Nick in front of a Chinese looking building in a park. We had a few hours before our bus left to go back to Dalian, so we found this park. It was built on the side of a hill, so we had to hike up to it. It has a really nice view of the city. I wish we had a park like this near our house in Dalian.

The entrance to the park where we went hiking.

It was a really quick trip, but we had fun. I would love to go back in the spring/summer and explore more. I was told by Mona at work that there are lots of fun places to go explore in the mountains around Dandong.

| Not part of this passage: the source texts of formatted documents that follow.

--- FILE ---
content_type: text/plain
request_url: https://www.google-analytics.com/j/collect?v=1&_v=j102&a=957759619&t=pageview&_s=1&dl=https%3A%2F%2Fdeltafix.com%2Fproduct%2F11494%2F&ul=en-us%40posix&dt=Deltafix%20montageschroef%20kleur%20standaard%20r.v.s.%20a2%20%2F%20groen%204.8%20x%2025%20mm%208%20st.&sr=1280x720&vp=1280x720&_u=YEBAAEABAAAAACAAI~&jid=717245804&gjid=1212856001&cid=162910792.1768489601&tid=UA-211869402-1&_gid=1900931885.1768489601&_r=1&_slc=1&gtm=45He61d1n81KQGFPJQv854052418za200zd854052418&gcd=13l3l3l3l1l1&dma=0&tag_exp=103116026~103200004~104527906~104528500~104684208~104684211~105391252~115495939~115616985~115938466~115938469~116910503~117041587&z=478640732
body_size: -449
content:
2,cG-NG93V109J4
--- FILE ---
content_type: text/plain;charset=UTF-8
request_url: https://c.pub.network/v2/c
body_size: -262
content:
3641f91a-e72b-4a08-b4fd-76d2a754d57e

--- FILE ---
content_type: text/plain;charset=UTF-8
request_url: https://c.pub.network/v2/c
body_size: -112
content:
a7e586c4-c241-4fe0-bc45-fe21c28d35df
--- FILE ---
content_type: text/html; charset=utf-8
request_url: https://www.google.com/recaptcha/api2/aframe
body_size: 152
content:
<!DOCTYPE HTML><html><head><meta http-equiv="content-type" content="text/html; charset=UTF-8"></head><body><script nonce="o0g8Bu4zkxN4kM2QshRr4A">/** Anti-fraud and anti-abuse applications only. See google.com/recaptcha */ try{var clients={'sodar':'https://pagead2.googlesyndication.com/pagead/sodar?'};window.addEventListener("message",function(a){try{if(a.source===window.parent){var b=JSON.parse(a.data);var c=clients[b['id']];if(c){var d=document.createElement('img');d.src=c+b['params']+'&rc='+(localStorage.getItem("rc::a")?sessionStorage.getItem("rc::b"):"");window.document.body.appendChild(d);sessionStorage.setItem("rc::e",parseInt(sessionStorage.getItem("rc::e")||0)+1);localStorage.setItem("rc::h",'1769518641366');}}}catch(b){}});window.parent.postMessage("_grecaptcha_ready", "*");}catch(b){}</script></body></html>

Saturday, December 4, 2010

Chinese food

After a couple posts about all the yummy Thanksgiving food we've been enjoying I figured it was time for one on Chinese food. We went on a mini vacation to Dandong this weekend (don't worry pictures/details are coming soon) and we were hungry when we got there. So we walked into a little restaurant off the street. It was delicious!

This is a pumpkin dish. It is the one my friend Mona tried to teach me to make on Thanksgiving. This one turned out better than ours though.... I guess the key is to deep fry the pumpkin first and then add the yellow seasoning stuff later. (Mona kept calling the seasoning duck eggs, but I prefer not to think about that when I eat it.) We didn't have enough oil, or the patience I guess. Ours turned into more of a pumpkin mush. Anyway, the pumpkin at this restaurant was delicious.

This is probably one of my favorite things I've eaten in a Chinese restaurant. It is eggplant with pork stuffed into it where it is sliced, and then deep fried and covered in a sweet and sour type sauce. We need to find a restaurant by our house that will make this pronto. I have eaten more eggplant these last 2 months in China than I could even imagine existed before we moved here. I think I ate it maybe once a year before, and now we eat it several times a week. They cook it so well here. I need to learn a thing or two before we come home.

We finished off our meal with some chow mein. I love eating noodles. I got tired of eating rice pretty quickly here, but I don't seem to ever get tired of noodles.

Don't worry we didn't even come close to finishing all that food. It always amazes me how big portions are here. Especially because they are so cheap. Our whole dinner cost 6 dollars, and we had so much leftover food we probably could have fed another 2 people!